§ What you need to do
[1] According to the album article, at which studio and in which city was Matt Aragon recorded?
[2] Extend the article on the album Matt Aragon, beginning after its final sentence.

:: Passage shown ::

Studio album by Dogwood
- Released: September 25, 2001
- Genre: Punk rock
- Label: Tooth & Nail Records

Dogwood chronology
| Building a Better Me (2000) | Matt Aragon (2001) | Seismic (2003) |

= Matt Aragon =

Matt Aragon is the sixth full-length album from San Diegan punk band Dogwood.

The album's title is in honor of the band's long-time friend Matt Aragon, who had continued to support and encourage the band as a whole and the members as individuals during a stressful period around the album's production.

The album was recorded in January 2001 at Motor Studios in San Francisco, and produced by Ryan Greene, most notable at the time for working with artists on the prominent punk record label Fat Wreck Chords such as NOFX, No Use for a Name, and Lagwagon. Guitarist Sean O'Donnell departed the band after the album's release.

:::
:: Supplied records ::

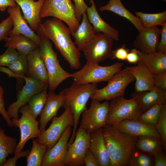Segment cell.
I'll return each instance as SVG.
<instances>
[{
    "label": "cell",
    "mask_w": 166,
    "mask_h": 166,
    "mask_svg": "<svg viewBox=\"0 0 166 166\" xmlns=\"http://www.w3.org/2000/svg\"><path fill=\"white\" fill-rule=\"evenodd\" d=\"M36 32L53 43L71 69L81 68L80 51L71 39L70 29L61 20L55 18L47 19L39 24Z\"/></svg>",
    "instance_id": "obj_1"
},
{
    "label": "cell",
    "mask_w": 166,
    "mask_h": 166,
    "mask_svg": "<svg viewBox=\"0 0 166 166\" xmlns=\"http://www.w3.org/2000/svg\"><path fill=\"white\" fill-rule=\"evenodd\" d=\"M102 130L110 166H128L131 155L136 148L138 137L120 131L115 125L106 124Z\"/></svg>",
    "instance_id": "obj_2"
},
{
    "label": "cell",
    "mask_w": 166,
    "mask_h": 166,
    "mask_svg": "<svg viewBox=\"0 0 166 166\" xmlns=\"http://www.w3.org/2000/svg\"><path fill=\"white\" fill-rule=\"evenodd\" d=\"M97 86V83L81 84L74 81L70 87L61 91L64 97L62 107L65 109L69 108L74 119L73 130L68 145L74 140L80 116L87 109V103L98 89Z\"/></svg>",
    "instance_id": "obj_3"
},
{
    "label": "cell",
    "mask_w": 166,
    "mask_h": 166,
    "mask_svg": "<svg viewBox=\"0 0 166 166\" xmlns=\"http://www.w3.org/2000/svg\"><path fill=\"white\" fill-rule=\"evenodd\" d=\"M40 37V54L48 73V88L50 90L54 91L63 81L72 78V75L61 67L50 40Z\"/></svg>",
    "instance_id": "obj_4"
},
{
    "label": "cell",
    "mask_w": 166,
    "mask_h": 166,
    "mask_svg": "<svg viewBox=\"0 0 166 166\" xmlns=\"http://www.w3.org/2000/svg\"><path fill=\"white\" fill-rule=\"evenodd\" d=\"M53 17L64 22L70 29L71 34L79 26L74 5L71 0H45L40 12L41 18Z\"/></svg>",
    "instance_id": "obj_5"
},
{
    "label": "cell",
    "mask_w": 166,
    "mask_h": 166,
    "mask_svg": "<svg viewBox=\"0 0 166 166\" xmlns=\"http://www.w3.org/2000/svg\"><path fill=\"white\" fill-rule=\"evenodd\" d=\"M123 65L122 62H117L102 66L87 61L80 70L71 73L72 78L74 81L81 84L108 81L121 69Z\"/></svg>",
    "instance_id": "obj_6"
},
{
    "label": "cell",
    "mask_w": 166,
    "mask_h": 166,
    "mask_svg": "<svg viewBox=\"0 0 166 166\" xmlns=\"http://www.w3.org/2000/svg\"><path fill=\"white\" fill-rule=\"evenodd\" d=\"M112 100L109 105L106 124L116 125L124 120H137L143 112L133 98L128 99L122 96Z\"/></svg>",
    "instance_id": "obj_7"
},
{
    "label": "cell",
    "mask_w": 166,
    "mask_h": 166,
    "mask_svg": "<svg viewBox=\"0 0 166 166\" xmlns=\"http://www.w3.org/2000/svg\"><path fill=\"white\" fill-rule=\"evenodd\" d=\"M134 81L133 76L126 67L121 69L108 81L105 86L97 89L91 98L101 101L124 96L127 86Z\"/></svg>",
    "instance_id": "obj_8"
},
{
    "label": "cell",
    "mask_w": 166,
    "mask_h": 166,
    "mask_svg": "<svg viewBox=\"0 0 166 166\" xmlns=\"http://www.w3.org/2000/svg\"><path fill=\"white\" fill-rule=\"evenodd\" d=\"M19 111L22 114L21 117L13 118L11 120L13 126L18 128L20 133V139L15 149L14 155L18 154L22 150L29 140L37 138L42 132L38 127L39 122L34 117L27 104L22 106Z\"/></svg>",
    "instance_id": "obj_9"
},
{
    "label": "cell",
    "mask_w": 166,
    "mask_h": 166,
    "mask_svg": "<svg viewBox=\"0 0 166 166\" xmlns=\"http://www.w3.org/2000/svg\"><path fill=\"white\" fill-rule=\"evenodd\" d=\"M73 115L69 108L65 109L64 112L59 117L53 119L49 127L42 132L36 139L37 142L47 146V148H52L57 143L66 129L73 126Z\"/></svg>",
    "instance_id": "obj_10"
},
{
    "label": "cell",
    "mask_w": 166,
    "mask_h": 166,
    "mask_svg": "<svg viewBox=\"0 0 166 166\" xmlns=\"http://www.w3.org/2000/svg\"><path fill=\"white\" fill-rule=\"evenodd\" d=\"M109 103L92 100L89 108L82 113L81 126L90 134L106 124Z\"/></svg>",
    "instance_id": "obj_11"
},
{
    "label": "cell",
    "mask_w": 166,
    "mask_h": 166,
    "mask_svg": "<svg viewBox=\"0 0 166 166\" xmlns=\"http://www.w3.org/2000/svg\"><path fill=\"white\" fill-rule=\"evenodd\" d=\"M113 40L106 35L97 33L94 38L82 49L87 61L99 64L110 58Z\"/></svg>",
    "instance_id": "obj_12"
},
{
    "label": "cell",
    "mask_w": 166,
    "mask_h": 166,
    "mask_svg": "<svg viewBox=\"0 0 166 166\" xmlns=\"http://www.w3.org/2000/svg\"><path fill=\"white\" fill-rule=\"evenodd\" d=\"M22 78L25 81V85L17 93V100L10 104L7 111L11 118H18L20 108L26 105L35 94L41 92L48 85L45 82L27 76H22Z\"/></svg>",
    "instance_id": "obj_13"
},
{
    "label": "cell",
    "mask_w": 166,
    "mask_h": 166,
    "mask_svg": "<svg viewBox=\"0 0 166 166\" xmlns=\"http://www.w3.org/2000/svg\"><path fill=\"white\" fill-rule=\"evenodd\" d=\"M90 134L81 126L77 130L73 142L68 147L65 166H79L85 165L84 159L89 148Z\"/></svg>",
    "instance_id": "obj_14"
},
{
    "label": "cell",
    "mask_w": 166,
    "mask_h": 166,
    "mask_svg": "<svg viewBox=\"0 0 166 166\" xmlns=\"http://www.w3.org/2000/svg\"><path fill=\"white\" fill-rule=\"evenodd\" d=\"M72 127H68L55 144L47 149L41 166H65L68 143L72 133Z\"/></svg>",
    "instance_id": "obj_15"
},
{
    "label": "cell",
    "mask_w": 166,
    "mask_h": 166,
    "mask_svg": "<svg viewBox=\"0 0 166 166\" xmlns=\"http://www.w3.org/2000/svg\"><path fill=\"white\" fill-rule=\"evenodd\" d=\"M160 29L157 26L144 27L136 36L133 44L136 49L145 53L157 52Z\"/></svg>",
    "instance_id": "obj_16"
},
{
    "label": "cell",
    "mask_w": 166,
    "mask_h": 166,
    "mask_svg": "<svg viewBox=\"0 0 166 166\" xmlns=\"http://www.w3.org/2000/svg\"><path fill=\"white\" fill-rule=\"evenodd\" d=\"M7 12L12 18L13 27L11 30L9 36L15 34L24 35L32 40L39 46L41 37L30 28L22 15L20 8L16 4L9 6Z\"/></svg>",
    "instance_id": "obj_17"
},
{
    "label": "cell",
    "mask_w": 166,
    "mask_h": 166,
    "mask_svg": "<svg viewBox=\"0 0 166 166\" xmlns=\"http://www.w3.org/2000/svg\"><path fill=\"white\" fill-rule=\"evenodd\" d=\"M64 97L62 91L56 94L54 91L50 90L45 106L40 114L39 129L44 131L48 122L57 116L59 109L63 106Z\"/></svg>",
    "instance_id": "obj_18"
},
{
    "label": "cell",
    "mask_w": 166,
    "mask_h": 166,
    "mask_svg": "<svg viewBox=\"0 0 166 166\" xmlns=\"http://www.w3.org/2000/svg\"><path fill=\"white\" fill-rule=\"evenodd\" d=\"M21 8L23 17L34 32L41 23L40 12L45 0H15Z\"/></svg>",
    "instance_id": "obj_19"
},
{
    "label": "cell",
    "mask_w": 166,
    "mask_h": 166,
    "mask_svg": "<svg viewBox=\"0 0 166 166\" xmlns=\"http://www.w3.org/2000/svg\"><path fill=\"white\" fill-rule=\"evenodd\" d=\"M126 68L136 81L134 87L135 93L150 90L155 87L153 74L141 61L135 66Z\"/></svg>",
    "instance_id": "obj_20"
},
{
    "label": "cell",
    "mask_w": 166,
    "mask_h": 166,
    "mask_svg": "<svg viewBox=\"0 0 166 166\" xmlns=\"http://www.w3.org/2000/svg\"><path fill=\"white\" fill-rule=\"evenodd\" d=\"M89 148L97 158L100 166H110V160L102 128L90 134Z\"/></svg>",
    "instance_id": "obj_21"
},
{
    "label": "cell",
    "mask_w": 166,
    "mask_h": 166,
    "mask_svg": "<svg viewBox=\"0 0 166 166\" xmlns=\"http://www.w3.org/2000/svg\"><path fill=\"white\" fill-rule=\"evenodd\" d=\"M28 70L26 76L48 83V73L40 54L39 46L27 56Z\"/></svg>",
    "instance_id": "obj_22"
},
{
    "label": "cell",
    "mask_w": 166,
    "mask_h": 166,
    "mask_svg": "<svg viewBox=\"0 0 166 166\" xmlns=\"http://www.w3.org/2000/svg\"><path fill=\"white\" fill-rule=\"evenodd\" d=\"M115 125L120 131L134 136H149L160 138L155 127L138 120H124Z\"/></svg>",
    "instance_id": "obj_23"
},
{
    "label": "cell",
    "mask_w": 166,
    "mask_h": 166,
    "mask_svg": "<svg viewBox=\"0 0 166 166\" xmlns=\"http://www.w3.org/2000/svg\"><path fill=\"white\" fill-rule=\"evenodd\" d=\"M137 102L143 112L157 104H166V90L156 87L147 91L134 93L131 95Z\"/></svg>",
    "instance_id": "obj_24"
},
{
    "label": "cell",
    "mask_w": 166,
    "mask_h": 166,
    "mask_svg": "<svg viewBox=\"0 0 166 166\" xmlns=\"http://www.w3.org/2000/svg\"><path fill=\"white\" fill-rule=\"evenodd\" d=\"M86 12L88 19L97 33L102 32L113 40L118 41L119 32L105 22L99 15L94 1L91 6L87 8Z\"/></svg>",
    "instance_id": "obj_25"
},
{
    "label": "cell",
    "mask_w": 166,
    "mask_h": 166,
    "mask_svg": "<svg viewBox=\"0 0 166 166\" xmlns=\"http://www.w3.org/2000/svg\"><path fill=\"white\" fill-rule=\"evenodd\" d=\"M139 55L140 61L153 74L166 73V53H145L140 51Z\"/></svg>",
    "instance_id": "obj_26"
},
{
    "label": "cell",
    "mask_w": 166,
    "mask_h": 166,
    "mask_svg": "<svg viewBox=\"0 0 166 166\" xmlns=\"http://www.w3.org/2000/svg\"><path fill=\"white\" fill-rule=\"evenodd\" d=\"M82 16L81 23L76 30L71 34L74 38V43L80 51L97 33L89 21L86 13L83 14Z\"/></svg>",
    "instance_id": "obj_27"
},
{
    "label": "cell",
    "mask_w": 166,
    "mask_h": 166,
    "mask_svg": "<svg viewBox=\"0 0 166 166\" xmlns=\"http://www.w3.org/2000/svg\"><path fill=\"white\" fill-rule=\"evenodd\" d=\"M5 46L14 48L20 55L27 56L39 45L32 40L21 34L9 36L4 40Z\"/></svg>",
    "instance_id": "obj_28"
},
{
    "label": "cell",
    "mask_w": 166,
    "mask_h": 166,
    "mask_svg": "<svg viewBox=\"0 0 166 166\" xmlns=\"http://www.w3.org/2000/svg\"><path fill=\"white\" fill-rule=\"evenodd\" d=\"M99 10L110 11L125 18L133 24L139 32L144 27L140 19L125 8L121 0H110L107 4L100 7Z\"/></svg>",
    "instance_id": "obj_29"
},
{
    "label": "cell",
    "mask_w": 166,
    "mask_h": 166,
    "mask_svg": "<svg viewBox=\"0 0 166 166\" xmlns=\"http://www.w3.org/2000/svg\"><path fill=\"white\" fill-rule=\"evenodd\" d=\"M136 148L152 156L165 151L161 138L152 136L138 137Z\"/></svg>",
    "instance_id": "obj_30"
},
{
    "label": "cell",
    "mask_w": 166,
    "mask_h": 166,
    "mask_svg": "<svg viewBox=\"0 0 166 166\" xmlns=\"http://www.w3.org/2000/svg\"><path fill=\"white\" fill-rule=\"evenodd\" d=\"M17 142L16 137L7 136L0 127V166L4 164L9 155L14 154Z\"/></svg>",
    "instance_id": "obj_31"
},
{
    "label": "cell",
    "mask_w": 166,
    "mask_h": 166,
    "mask_svg": "<svg viewBox=\"0 0 166 166\" xmlns=\"http://www.w3.org/2000/svg\"><path fill=\"white\" fill-rule=\"evenodd\" d=\"M47 149V146L38 143L32 138V146L26 157L27 166H41L44 155Z\"/></svg>",
    "instance_id": "obj_32"
},
{
    "label": "cell",
    "mask_w": 166,
    "mask_h": 166,
    "mask_svg": "<svg viewBox=\"0 0 166 166\" xmlns=\"http://www.w3.org/2000/svg\"><path fill=\"white\" fill-rule=\"evenodd\" d=\"M135 14L140 20L144 27L161 26L166 22V10L154 14H147L138 11L135 13Z\"/></svg>",
    "instance_id": "obj_33"
},
{
    "label": "cell",
    "mask_w": 166,
    "mask_h": 166,
    "mask_svg": "<svg viewBox=\"0 0 166 166\" xmlns=\"http://www.w3.org/2000/svg\"><path fill=\"white\" fill-rule=\"evenodd\" d=\"M47 88H45L41 92L35 94L28 102L27 105L30 110L36 119L38 116L41 114L47 101Z\"/></svg>",
    "instance_id": "obj_34"
},
{
    "label": "cell",
    "mask_w": 166,
    "mask_h": 166,
    "mask_svg": "<svg viewBox=\"0 0 166 166\" xmlns=\"http://www.w3.org/2000/svg\"><path fill=\"white\" fill-rule=\"evenodd\" d=\"M163 105L157 104L152 106L142 113L137 120L155 127L159 118Z\"/></svg>",
    "instance_id": "obj_35"
},
{
    "label": "cell",
    "mask_w": 166,
    "mask_h": 166,
    "mask_svg": "<svg viewBox=\"0 0 166 166\" xmlns=\"http://www.w3.org/2000/svg\"><path fill=\"white\" fill-rule=\"evenodd\" d=\"M152 155L136 148L132 152L128 163V166H154Z\"/></svg>",
    "instance_id": "obj_36"
},
{
    "label": "cell",
    "mask_w": 166,
    "mask_h": 166,
    "mask_svg": "<svg viewBox=\"0 0 166 166\" xmlns=\"http://www.w3.org/2000/svg\"><path fill=\"white\" fill-rule=\"evenodd\" d=\"M8 68L19 78H22V76H26L28 70L27 56L20 55L17 59L7 66Z\"/></svg>",
    "instance_id": "obj_37"
},
{
    "label": "cell",
    "mask_w": 166,
    "mask_h": 166,
    "mask_svg": "<svg viewBox=\"0 0 166 166\" xmlns=\"http://www.w3.org/2000/svg\"><path fill=\"white\" fill-rule=\"evenodd\" d=\"M166 149V104L163 105L159 118L155 127Z\"/></svg>",
    "instance_id": "obj_38"
},
{
    "label": "cell",
    "mask_w": 166,
    "mask_h": 166,
    "mask_svg": "<svg viewBox=\"0 0 166 166\" xmlns=\"http://www.w3.org/2000/svg\"><path fill=\"white\" fill-rule=\"evenodd\" d=\"M7 47L5 51L0 55V66H8L16 61L20 55L14 48Z\"/></svg>",
    "instance_id": "obj_39"
},
{
    "label": "cell",
    "mask_w": 166,
    "mask_h": 166,
    "mask_svg": "<svg viewBox=\"0 0 166 166\" xmlns=\"http://www.w3.org/2000/svg\"><path fill=\"white\" fill-rule=\"evenodd\" d=\"M13 26V20L10 15L0 22V41L9 36Z\"/></svg>",
    "instance_id": "obj_40"
},
{
    "label": "cell",
    "mask_w": 166,
    "mask_h": 166,
    "mask_svg": "<svg viewBox=\"0 0 166 166\" xmlns=\"http://www.w3.org/2000/svg\"><path fill=\"white\" fill-rule=\"evenodd\" d=\"M4 95V89L0 85V114L6 122L8 126L12 128L14 126L11 118L5 107Z\"/></svg>",
    "instance_id": "obj_41"
},
{
    "label": "cell",
    "mask_w": 166,
    "mask_h": 166,
    "mask_svg": "<svg viewBox=\"0 0 166 166\" xmlns=\"http://www.w3.org/2000/svg\"><path fill=\"white\" fill-rule=\"evenodd\" d=\"M130 50L126 48V45L123 44L121 47L112 50L111 57V60L117 59L119 60H126V57Z\"/></svg>",
    "instance_id": "obj_42"
},
{
    "label": "cell",
    "mask_w": 166,
    "mask_h": 166,
    "mask_svg": "<svg viewBox=\"0 0 166 166\" xmlns=\"http://www.w3.org/2000/svg\"><path fill=\"white\" fill-rule=\"evenodd\" d=\"M72 0L74 3L77 18L80 22L83 14L86 13L88 6L84 0Z\"/></svg>",
    "instance_id": "obj_43"
},
{
    "label": "cell",
    "mask_w": 166,
    "mask_h": 166,
    "mask_svg": "<svg viewBox=\"0 0 166 166\" xmlns=\"http://www.w3.org/2000/svg\"><path fill=\"white\" fill-rule=\"evenodd\" d=\"M153 81L155 87L166 90V73L153 74Z\"/></svg>",
    "instance_id": "obj_44"
},
{
    "label": "cell",
    "mask_w": 166,
    "mask_h": 166,
    "mask_svg": "<svg viewBox=\"0 0 166 166\" xmlns=\"http://www.w3.org/2000/svg\"><path fill=\"white\" fill-rule=\"evenodd\" d=\"M160 29V38L157 52L166 53V22Z\"/></svg>",
    "instance_id": "obj_45"
},
{
    "label": "cell",
    "mask_w": 166,
    "mask_h": 166,
    "mask_svg": "<svg viewBox=\"0 0 166 166\" xmlns=\"http://www.w3.org/2000/svg\"><path fill=\"white\" fill-rule=\"evenodd\" d=\"M84 162L86 166H100L97 158L89 148L86 152Z\"/></svg>",
    "instance_id": "obj_46"
},
{
    "label": "cell",
    "mask_w": 166,
    "mask_h": 166,
    "mask_svg": "<svg viewBox=\"0 0 166 166\" xmlns=\"http://www.w3.org/2000/svg\"><path fill=\"white\" fill-rule=\"evenodd\" d=\"M29 151V149L22 150L18 154L14 155L13 157L8 158L2 166H15L18 160L26 156Z\"/></svg>",
    "instance_id": "obj_47"
},
{
    "label": "cell",
    "mask_w": 166,
    "mask_h": 166,
    "mask_svg": "<svg viewBox=\"0 0 166 166\" xmlns=\"http://www.w3.org/2000/svg\"><path fill=\"white\" fill-rule=\"evenodd\" d=\"M140 51L135 49L131 50L128 53L126 60L130 63L137 64L140 61Z\"/></svg>",
    "instance_id": "obj_48"
},
{
    "label": "cell",
    "mask_w": 166,
    "mask_h": 166,
    "mask_svg": "<svg viewBox=\"0 0 166 166\" xmlns=\"http://www.w3.org/2000/svg\"><path fill=\"white\" fill-rule=\"evenodd\" d=\"M154 166H166V156L164 151L153 156Z\"/></svg>",
    "instance_id": "obj_49"
},
{
    "label": "cell",
    "mask_w": 166,
    "mask_h": 166,
    "mask_svg": "<svg viewBox=\"0 0 166 166\" xmlns=\"http://www.w3.org/2000/svg\"><path fill=\"white\" fill-rule=\"evenodd\" d=\"M16 4L15 0H0V11L4 12L9 6Z\"/></svg>",
    "instance_id": "obj_50"
},
{
    "label": "cell",
    "mask_w": 166,
    "mask_h": 166,
    "mask_svg": "<svg viewBox=\"0 0 166 166\" xmlns=\"http://www.w3.org/2000/svg\"><path fill=\"white\" fill-rule=\"evenodd\" d=\"M89 0V1H90V3L91 4V3H92V2L94 1H93V0Z\"/></svg>",
    "instance_id": "obj_51"
},
{
    "label": "cell",
    "mask_w": 166,
    "mask_h": 166,
    "mask_svg": "<svg viewBox=\"0 0 166 166\" xmlns=\"http://www.w3.org/2000/svg\"><path fill=\"white\" fill-rule=\"evenodd\" d=\"M162 1H165V2L166 1V0H161Z\"/></svg>",
    "instance_id": "obj_52"
}]
</instances>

:::

§ Answer list
[1] Motor Studios in San Francisco.

[2]
The album went on to win a 2002 San Diego Music Award for Best Punk album.

==Track listing==
1. "1983"
2. "Nothing is Everything"
3. "Matt Aragon"
4. "Lonely Road"
5. "Juice"
6. "Do or Die"
7. "Point Counterpoint"
8. "Singular"
9. "Challenger"
10. "Reasoner"
11. "A Hope Unseen"
12. "For What It's Worth"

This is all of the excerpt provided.